Scientists, inventors and entrepreneurs will be able to vie for a grand prize of US$10 million, and smaller prizes reaching millions of dollars, under House-passed legislation to encourage research into hydrogen as an alternative fuel.

Legislation creating the “H-Prize,” modeled after the privately funded Ansari X Prize that resulted last year in the first privately developed manned rocket to reach space twice, passed the House Wednesday on a 416-6 vote. A companion bill is to be introduced in the Senate this week.

 

Triple Play

“This is an opportunity for a triple play,” said bill sponsor Rep. Bob Inglis, R-S.C., citing benefits to national security from reduced dependence on foreign oil, cleaner air from burning pollution-free hydrogen and new jobs. “If we can reinvent the car, imagine the jobs we can create.”

“Perhaps the greatest role that the H-Prize may serve is in spurring the imagination of our most valuable resource, our youth,” said co-sponsor Rep. Dan Lipinski, D-Ill.

The measure would award four prizes of up to $1 million every other year for technological advances in hydrogen production, storage, distribution and utilization. One prize of up to $4 million would be awarded every second year for the creation of a working hydrogen vehicle prototype.

The grand prize, to be awarded within the next 10 years, would go for breakthrough technology.

“Prizes can draw out new ideas from scientists and engineers who may not be willing or able to participate in traditional government research and development programs, while encouraging them, rather than the taxpayer, to assume the risk,” said Science Committee Chairman Sherwood Boehlert, R-N.Y.

Making Progress

Inglis said the Department of Energy would put together a private foundation to set up guidelines and requirements for the prizes. Anyone can participate, as long as the research is performed in the United States and the person, if employed by the government or a national lab, does the research on his own time.

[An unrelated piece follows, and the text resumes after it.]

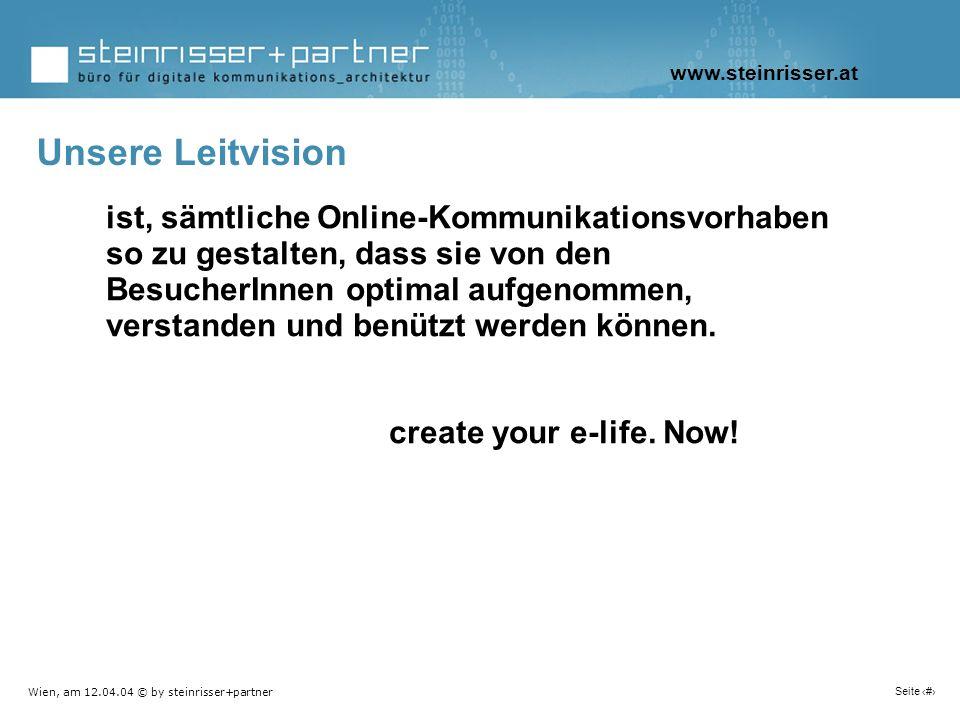 Wien, am 12.04.04 © by steinrisser+partner Seite 5 ist, sämtliche Online-Kommunikationsvorhaben so zu gestalten, dass sie von den BesucherInnen optima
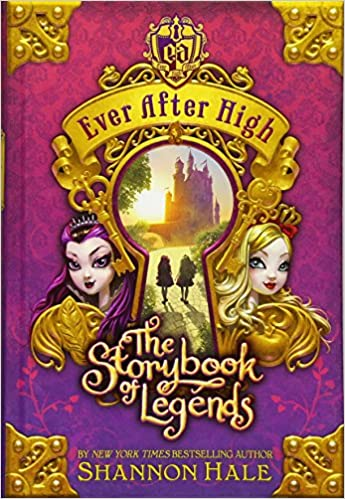 The Storybook of Legends (Ever After High): Amazon.es: Shannon Hale: Libros en idiomas extranjeros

He said the prize would not take away funds from any federal hydrogen programs, including the $1.7 billion hydrogen research program that President Bush first detailed in 2003.

The Energy Department announced earlier this year that it would provide $119 million in funding for research into hydrogen fuel cells, including $100 million over the next four years to projects to improve components of fuel cell systems.

Several automakers have made advances in hydrogen fuel cell technology or dual gas-hydrogen engines, but such vehicles are still very expensive and there’s no viable infrastructure of fueling stations.